ЦЕЛЬ ЗАДАНИЯ →
Продолжите текст о радости в Великий пост, начав сразу после его последнего предложения.

ФРАГМЕНТ ТЕКСТА →
........

Труд радости. Наталья Тихонова

Страница для печатиОтправить по почтеPDF версия

Быть может, немного странно писать о радости в Великий пост. Храмы облачены в чёрные покровы, протяжные великопостные песнопения призывают к серьёзности и покаянию. Казалось бы, разумнее отложить эту тему до Пасхи. Но если пост — это время роста, время принуждения себя, время духовного напряжения, то значит, именно сейчас самый подходящий момент учиться делать то, что не умеешь. В том числе, радоваться.

«Блажени плачущии» — эти слова из Нагорной проповеди хорошо знают даже те, кто, возможно, ни разу в жизни не прочитал Евангелие. Они понятны и жизненны: «нищии духом» и «чистии сердцем» требуют определённого духовного опыта, «алчущих и жаждущих» не так много вокруг (даже в наше трудное время), «миротворцев» тоже встретишь нечасто, а вот плачут все, пусть даже и не о грехах. Для многих эти слова удобны: пусть сейчас плохо, зато все надежды на счастье можно устремить в будущее, ведь «мзда ваша многа на Небесех». А некоторые люди, кажется, воспринимают их и вовсе буквально: они как будто думают, что чем кислее и несчастнее будут они здесь, тем большее воздаяние ждёт их в вечности. И как-то упускается при этом из виду самое, возможно, важное в евангельской речи: «радуйтеся и веселитеся», — говорит Господь. Не потом, не там, но уже сейчас, в своём плачевном состоянии — радуйтесь.

........

ИЗВЛЕЧЁННЫЕ ДАННЫЕ →

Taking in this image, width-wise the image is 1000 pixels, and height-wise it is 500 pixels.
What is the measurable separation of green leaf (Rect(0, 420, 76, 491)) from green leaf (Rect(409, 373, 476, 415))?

........

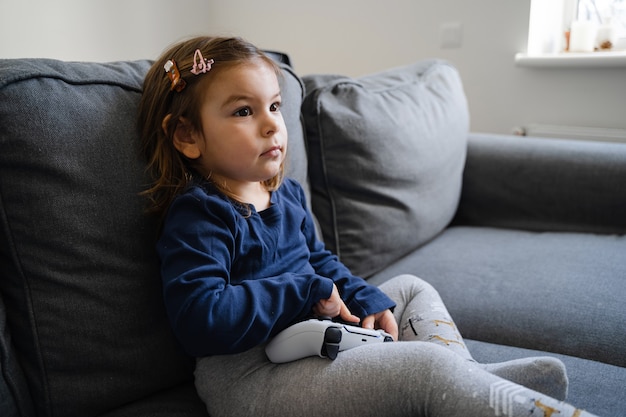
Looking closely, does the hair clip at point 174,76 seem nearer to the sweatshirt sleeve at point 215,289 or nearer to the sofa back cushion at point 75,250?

........

ОТВЕТ →
Будь радость чем-то неважным, Библия молчала бы о ней. А между тем, Евангелие — оно ведь всё, в сущности, о радости. Даже название его: благая, радостная весть. И всё христианство тоже — о радости. Это его основа, его сила, это то, чем оно завоевало мир. «Христианство вошло в мир как радость. Не только радость о спасении, но спасение как радость», — пишет в своих дневниках отец Александр Шмеман. «Радость потому так абсолютно важна, что она есть несомненный плод ощущения Божиего присутствия. Нельзя знать, что Бог есть, и не радоваться. И только по отношению к ней — правильны, подлинны, плодотворны и страх Божий, и раскаяние, и смирение».

Очевидно, что умение радоваться — это очень точный индикатор нашего духовного здоровья. «Человек больше похож на себя, человек более человечен, когда радость в нём — основное, скорбь — второстепенное», — писал Честертон. И ещё более очевидно, что это один из самых важных и нужных навыков, которым мы призваны научиться на земле. Радость — это «небесная работа». В Царствии Небесном ведь нет места недовольству, страху, кислым физиономиям. Там — радуются. И вряд ли человек, не привыкший к этому за свою земную жизнь, сможет потом автоматически включить «новый режим».

Это вовсе не означает, что всё у нас должно быть розово и радужно. Один из многочисленных удивительных парадоксов христианства в том, что плач не исключает радости. Оказывается, можно плакать и радоваться одновременно.

Мы часто считаем радость эмоцией, неким синонимом весёлости или просто хорошего настроения. Да, в этом смысле она действительно несовместима со слезами. Однако радость и весёлость схожи так же, как глубоководное погружение и «помочить ножки на берегу». В последнем тоже есть своё утешение, но разница всё-таки огромна.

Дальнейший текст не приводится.